Collection entries:

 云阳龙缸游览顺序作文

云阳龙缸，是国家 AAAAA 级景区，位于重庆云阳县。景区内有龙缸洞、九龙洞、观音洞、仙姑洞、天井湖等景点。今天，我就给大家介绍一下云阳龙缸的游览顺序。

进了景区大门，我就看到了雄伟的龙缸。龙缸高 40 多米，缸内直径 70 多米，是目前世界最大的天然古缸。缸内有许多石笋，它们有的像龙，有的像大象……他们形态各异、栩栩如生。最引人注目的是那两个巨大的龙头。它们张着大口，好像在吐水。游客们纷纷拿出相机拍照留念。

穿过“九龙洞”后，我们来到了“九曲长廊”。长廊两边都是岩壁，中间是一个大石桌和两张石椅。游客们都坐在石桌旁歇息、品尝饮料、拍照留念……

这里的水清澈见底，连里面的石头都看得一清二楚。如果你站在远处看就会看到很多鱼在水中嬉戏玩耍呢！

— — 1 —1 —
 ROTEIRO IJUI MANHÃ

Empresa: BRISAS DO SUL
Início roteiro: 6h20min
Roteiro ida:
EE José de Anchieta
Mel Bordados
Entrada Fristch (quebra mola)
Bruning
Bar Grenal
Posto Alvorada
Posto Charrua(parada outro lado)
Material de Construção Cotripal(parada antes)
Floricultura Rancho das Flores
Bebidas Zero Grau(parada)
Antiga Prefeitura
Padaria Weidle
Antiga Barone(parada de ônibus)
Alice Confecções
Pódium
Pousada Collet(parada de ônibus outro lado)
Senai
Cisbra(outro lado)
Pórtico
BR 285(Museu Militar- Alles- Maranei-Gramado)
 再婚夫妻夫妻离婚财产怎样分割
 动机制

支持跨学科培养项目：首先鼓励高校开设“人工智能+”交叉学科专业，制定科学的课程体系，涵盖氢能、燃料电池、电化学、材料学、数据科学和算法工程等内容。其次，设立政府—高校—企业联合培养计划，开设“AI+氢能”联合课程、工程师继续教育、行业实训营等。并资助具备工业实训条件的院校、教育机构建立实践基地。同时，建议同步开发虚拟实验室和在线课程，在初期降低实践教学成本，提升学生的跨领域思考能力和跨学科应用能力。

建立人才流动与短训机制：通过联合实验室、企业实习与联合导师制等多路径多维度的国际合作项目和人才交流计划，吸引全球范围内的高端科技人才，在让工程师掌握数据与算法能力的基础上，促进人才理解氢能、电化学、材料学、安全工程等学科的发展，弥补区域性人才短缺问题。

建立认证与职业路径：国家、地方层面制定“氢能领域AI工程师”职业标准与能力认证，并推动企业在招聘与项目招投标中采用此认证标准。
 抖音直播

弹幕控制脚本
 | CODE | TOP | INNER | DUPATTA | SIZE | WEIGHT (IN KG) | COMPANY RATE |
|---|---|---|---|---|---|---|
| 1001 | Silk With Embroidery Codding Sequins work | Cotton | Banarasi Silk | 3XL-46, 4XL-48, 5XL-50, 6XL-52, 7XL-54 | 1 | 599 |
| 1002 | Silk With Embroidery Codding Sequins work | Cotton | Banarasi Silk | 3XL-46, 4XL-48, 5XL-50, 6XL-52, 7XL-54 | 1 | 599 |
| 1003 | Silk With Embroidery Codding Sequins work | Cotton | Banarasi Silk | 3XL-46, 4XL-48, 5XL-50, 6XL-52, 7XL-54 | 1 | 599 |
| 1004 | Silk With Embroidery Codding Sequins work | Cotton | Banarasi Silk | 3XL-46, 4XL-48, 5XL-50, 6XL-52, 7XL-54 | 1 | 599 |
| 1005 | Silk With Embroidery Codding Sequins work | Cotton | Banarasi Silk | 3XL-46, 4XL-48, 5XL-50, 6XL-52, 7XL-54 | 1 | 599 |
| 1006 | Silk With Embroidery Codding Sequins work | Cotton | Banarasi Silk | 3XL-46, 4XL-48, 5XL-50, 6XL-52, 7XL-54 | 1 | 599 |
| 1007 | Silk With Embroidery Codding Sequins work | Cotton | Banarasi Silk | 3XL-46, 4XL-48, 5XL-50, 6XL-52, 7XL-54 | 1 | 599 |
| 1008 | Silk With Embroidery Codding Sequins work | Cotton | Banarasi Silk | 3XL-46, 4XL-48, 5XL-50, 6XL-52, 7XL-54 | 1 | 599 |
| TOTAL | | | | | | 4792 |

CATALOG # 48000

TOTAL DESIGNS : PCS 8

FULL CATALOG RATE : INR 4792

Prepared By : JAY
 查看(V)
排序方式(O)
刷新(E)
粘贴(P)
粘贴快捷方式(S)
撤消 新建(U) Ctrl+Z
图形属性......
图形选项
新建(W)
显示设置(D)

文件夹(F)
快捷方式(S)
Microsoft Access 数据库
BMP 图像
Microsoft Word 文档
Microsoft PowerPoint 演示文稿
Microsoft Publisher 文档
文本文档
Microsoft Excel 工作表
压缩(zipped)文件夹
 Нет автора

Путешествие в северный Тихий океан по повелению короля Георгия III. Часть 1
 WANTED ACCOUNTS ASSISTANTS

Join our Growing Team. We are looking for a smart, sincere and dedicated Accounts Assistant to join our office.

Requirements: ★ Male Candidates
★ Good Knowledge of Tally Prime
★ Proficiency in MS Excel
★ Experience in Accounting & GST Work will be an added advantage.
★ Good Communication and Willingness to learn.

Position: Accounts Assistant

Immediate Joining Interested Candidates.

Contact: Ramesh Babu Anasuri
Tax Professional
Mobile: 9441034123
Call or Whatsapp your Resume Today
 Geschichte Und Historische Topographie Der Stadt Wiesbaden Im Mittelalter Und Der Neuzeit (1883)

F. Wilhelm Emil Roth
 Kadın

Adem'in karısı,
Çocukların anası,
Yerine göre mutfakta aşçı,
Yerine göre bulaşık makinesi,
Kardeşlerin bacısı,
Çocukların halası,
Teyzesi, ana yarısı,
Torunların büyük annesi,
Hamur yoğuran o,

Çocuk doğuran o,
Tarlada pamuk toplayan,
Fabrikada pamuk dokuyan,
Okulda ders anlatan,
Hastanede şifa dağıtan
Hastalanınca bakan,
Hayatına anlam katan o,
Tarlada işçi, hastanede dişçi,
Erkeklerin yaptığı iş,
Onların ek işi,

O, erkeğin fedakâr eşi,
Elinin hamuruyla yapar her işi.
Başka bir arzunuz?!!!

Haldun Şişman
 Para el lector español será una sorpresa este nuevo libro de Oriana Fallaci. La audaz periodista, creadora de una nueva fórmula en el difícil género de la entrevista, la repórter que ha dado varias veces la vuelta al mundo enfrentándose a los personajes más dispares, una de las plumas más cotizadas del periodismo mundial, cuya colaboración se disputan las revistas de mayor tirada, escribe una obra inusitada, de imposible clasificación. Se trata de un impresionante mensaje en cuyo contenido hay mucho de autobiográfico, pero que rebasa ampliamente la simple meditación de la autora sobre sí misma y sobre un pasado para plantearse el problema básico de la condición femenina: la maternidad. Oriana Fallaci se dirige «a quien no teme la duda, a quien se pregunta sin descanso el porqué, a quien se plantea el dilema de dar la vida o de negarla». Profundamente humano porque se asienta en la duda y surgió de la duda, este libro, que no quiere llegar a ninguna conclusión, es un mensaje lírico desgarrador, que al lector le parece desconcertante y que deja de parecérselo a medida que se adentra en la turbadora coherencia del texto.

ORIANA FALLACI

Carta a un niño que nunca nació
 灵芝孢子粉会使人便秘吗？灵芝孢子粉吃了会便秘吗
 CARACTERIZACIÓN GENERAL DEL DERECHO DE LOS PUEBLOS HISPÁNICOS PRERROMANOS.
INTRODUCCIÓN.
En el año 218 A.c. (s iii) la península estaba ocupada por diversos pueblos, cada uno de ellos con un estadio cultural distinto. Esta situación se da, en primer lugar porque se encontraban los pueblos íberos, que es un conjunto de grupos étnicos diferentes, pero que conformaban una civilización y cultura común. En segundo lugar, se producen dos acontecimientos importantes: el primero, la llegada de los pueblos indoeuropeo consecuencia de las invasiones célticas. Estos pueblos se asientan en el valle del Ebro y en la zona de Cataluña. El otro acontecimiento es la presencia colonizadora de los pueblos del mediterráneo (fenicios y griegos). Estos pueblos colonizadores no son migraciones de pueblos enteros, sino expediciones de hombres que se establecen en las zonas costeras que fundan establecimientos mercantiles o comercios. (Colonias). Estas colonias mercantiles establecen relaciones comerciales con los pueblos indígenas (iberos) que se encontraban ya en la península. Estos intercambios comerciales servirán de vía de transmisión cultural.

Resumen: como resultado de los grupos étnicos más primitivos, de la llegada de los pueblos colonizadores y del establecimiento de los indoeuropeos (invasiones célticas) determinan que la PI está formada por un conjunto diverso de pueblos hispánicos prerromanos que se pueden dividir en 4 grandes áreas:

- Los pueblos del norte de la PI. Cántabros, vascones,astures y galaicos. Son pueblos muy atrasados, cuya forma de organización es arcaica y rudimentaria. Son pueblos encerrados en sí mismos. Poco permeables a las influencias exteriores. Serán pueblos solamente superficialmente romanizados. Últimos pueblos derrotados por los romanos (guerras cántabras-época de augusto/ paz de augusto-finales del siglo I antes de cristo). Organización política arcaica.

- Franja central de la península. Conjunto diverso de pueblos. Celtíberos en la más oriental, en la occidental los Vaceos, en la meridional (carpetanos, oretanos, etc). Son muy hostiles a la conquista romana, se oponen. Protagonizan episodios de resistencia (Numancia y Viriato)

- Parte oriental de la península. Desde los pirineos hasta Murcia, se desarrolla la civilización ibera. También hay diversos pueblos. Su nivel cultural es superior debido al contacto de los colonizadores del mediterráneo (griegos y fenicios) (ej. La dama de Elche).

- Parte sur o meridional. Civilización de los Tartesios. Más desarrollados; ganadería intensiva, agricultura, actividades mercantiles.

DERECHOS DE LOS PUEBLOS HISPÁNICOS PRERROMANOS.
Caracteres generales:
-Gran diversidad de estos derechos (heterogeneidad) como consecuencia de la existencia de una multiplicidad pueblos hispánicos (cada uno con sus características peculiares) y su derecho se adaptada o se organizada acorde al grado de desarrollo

YOUR TASK: Copy the lines above exactly. Start with the line containing "Alice Confecções", end with the line containing "1006 | Silk", and include both.

EXERCISE SOLUTION:
Alice Confecções
Pódium
Pousada Collet(parada de ônibus outro lado)
Senai
Cisbra(outro lado)
Pórtico
BR 285(Museu Militar- Alles- Maranei-Gramado)
 再婚夫妻夫妻离婚财产怎样分割
 动机制

支持跨学科培养项目：首先鼓励高校开设“人工智能+”交叉学科专业，制定科学的课程体系，涵盖氢能、燃料电池、电化学、材料学、数据科学和算法工程等内容。其次，设立政府—高校—企业联合培养计划，开设“AI+氢能”联合课程、工程师继续教育、行业实训营等。并资助具备工业实训条件的院校、教育机构建立实践基地。同时，建议同步开发虚拟实验室和在线课程，在初期降低实践教学成本，提升学生的跨领域思考能力和跨学科应用能力。

建立人才流动与短训机制：通过联合实验室、企业实习与联合导师制等多路径多维度的国际合作项目和人才交流计划，吸引全球范围内的高端科技人才，在让工程师掌握数据与算法能力的基础上，促进人才理解氢能、电化学、材料学、安全工程等学科的发展，弥补区域性人才短缺问题。

建立认证与职业路径：国家、地方层面制定“氢能领域AI工程师”职业标准与能力认证，并推动企业在招聘与项目招投标中采用此认证标准。
 抖音直播

弹幕控制脚本
 | CODE | TOP | INNER | DUPATTA | SIZE | WEIGHT (IN KG) | COMPANY RATE |
|---|---|---|---|---|---|---|
| 1001 | Silk With Embroidery Codding Sequins work | Cotton | Banarasi Silk | 3XL-46, 4XL-48, 5XL-50, 6XL-52, 7XL-54 | 1 | 599 |
| 1002 | Silk With Embroidery Codding Sequins work | Cotton | Banarasi Silk | 3XL-46, 4XL-48, 5XL-50, 6XL-52, 7XL-54 | 1 | 599 |
| 1003 | Silk With Embroidery Codding Sequins work | Cotton | Banarasi Silk | 3XL-46, 4XL-48, 5XL-50, 6XL-52, 7XL-54 | 1 | 599 |
| 1004 | Silk With Embroidery Codding Sequins work | Cotton | Banarasi Silk | 3XL-46, 4XL-48, 5XL-50, 6XL-52, 7XL-54 | 1 | 599 |
| 1005 | Silk With Embroidery Codding Sequins work | Cotton | Banarasi Silk | 3XL-46, 4XL-48, 5XL-50, 6XL-52, 7XL-54 | 1 | 599 |
| 1006 | Silk With Embroidery Codding Sequins work | Cotton | Banarasi Silk | 3XL-46, 4XL-48, 5XL-50, 6XL-52, 7XL-54 | 1 | 599 |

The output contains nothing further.